POJ 3281 Dining 网络流-最大流

Description

Cows are such finicky eaters. Each cow has a preference for certain foods and drinks, and she will consume no others.

Farmer John has cooked fabulous meals for his cows, but he forgot to check his menu against their preferences. Although he might not be able to stuff everybody, he wants to give a complete meal of both food and drink to as many cows as possible.

Farmer John has cooked F (1 ≤ F ≤ 100) types of foods and prepared D (1 ≤ D ≤ 100) types of drinks. Each of his N (1 ≤ N ≤ 100) cows has decided whether she is willing to eat a particular food or drink a particular drink. Farmer John must assign a food type and a drink type to each cow to maximize the number of cows who get both.

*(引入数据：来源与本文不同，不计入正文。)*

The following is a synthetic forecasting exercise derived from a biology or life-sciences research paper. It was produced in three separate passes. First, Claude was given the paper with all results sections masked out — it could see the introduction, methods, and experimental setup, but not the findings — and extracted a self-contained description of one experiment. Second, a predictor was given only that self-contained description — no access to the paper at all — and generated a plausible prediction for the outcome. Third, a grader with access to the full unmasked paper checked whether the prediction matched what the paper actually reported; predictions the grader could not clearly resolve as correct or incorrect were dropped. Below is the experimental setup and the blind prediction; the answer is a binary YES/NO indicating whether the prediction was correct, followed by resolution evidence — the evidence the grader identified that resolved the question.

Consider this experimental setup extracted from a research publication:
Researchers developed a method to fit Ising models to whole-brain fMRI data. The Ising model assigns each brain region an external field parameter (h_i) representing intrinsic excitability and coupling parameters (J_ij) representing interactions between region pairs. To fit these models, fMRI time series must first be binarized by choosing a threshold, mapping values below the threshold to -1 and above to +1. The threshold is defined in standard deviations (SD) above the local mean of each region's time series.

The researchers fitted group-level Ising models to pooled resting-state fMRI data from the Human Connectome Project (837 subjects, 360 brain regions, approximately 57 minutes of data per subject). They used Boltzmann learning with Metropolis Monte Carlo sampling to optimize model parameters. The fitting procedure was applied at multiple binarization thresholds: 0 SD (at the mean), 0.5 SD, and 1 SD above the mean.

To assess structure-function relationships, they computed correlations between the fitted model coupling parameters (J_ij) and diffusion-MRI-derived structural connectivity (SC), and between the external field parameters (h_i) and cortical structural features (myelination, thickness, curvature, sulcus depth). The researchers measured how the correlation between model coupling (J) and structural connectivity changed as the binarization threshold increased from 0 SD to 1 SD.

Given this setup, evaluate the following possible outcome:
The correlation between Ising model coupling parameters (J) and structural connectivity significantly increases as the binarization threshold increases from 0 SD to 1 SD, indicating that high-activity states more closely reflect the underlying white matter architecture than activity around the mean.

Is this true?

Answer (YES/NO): NO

Each dish or drink can only be consumed by one cow (i.e., once food type 2 is assigned to a cow, no other cow can be assigned food type 2).

Input

Line 1: Three space-separated integers: N, F, and D Lines 2..N+1: Each line i starts with a two integers Fi and Di, the number of dishes that cow i likes and the number of drinks that cow i likes. The next Fi integers denote the dishes that cow i will eat, and the Di integers following that denote the drinks that cow i will drink.

Output

Line 1: A single integer that is the maximum number of cows that can be fed both food and drink that conform to their wishes Sample Input

4 3 3
2 2 1 2 3 1
2 2 2 3 1 2
2 2 1 3 1 2
2 1 1 3 3

Sample Output

3

Hint

One way to satisfy three cows is: Cow 1: no meal Cow 2: Food #2, Drink #2 Cow 3: Food #1, Drink #1 Cow 4: Food #3, Drink #3 The pigeon-hole principle tells us we can do no better since there are only three kinds of food or drink. Other test data sets are more challenging, of course.

Source

USACO 2007 Open Gold

Soluiton

网络流的裸题,敲个Dinic存个板子。 顺便说一下Dinic。 Dinic多路增广,还用到了阻塞流?嗯对……
Dinic的优化:当前弧优化,以及分层优化(针对有环的情况)

关于这道题,给定n头牛,f种食物,d种饮料,每一头牛有喜欢其中的几种饮料和食物,但是每种食物和饮料只有一个。问能最大满足多少头牛同时吃到喜欢的食物,喝到喜欢的饮料。
很容易想到建两个源汇点s,t,s向每种食物/饮料连边,每种食物/饮料向对应的牛连边,牛再向对应的饮料/食物连边,然后每种饮料/食物向t连边,流量都是1. 可是这样的话,一头牛有可能吃到多种喜欢的食物,喝到多种喜欢的饮料,显然不能得到最优解。怎么处理呢?把每头牛拆成两个点,两个点之间连一条流量为1的边,这样就处理好了。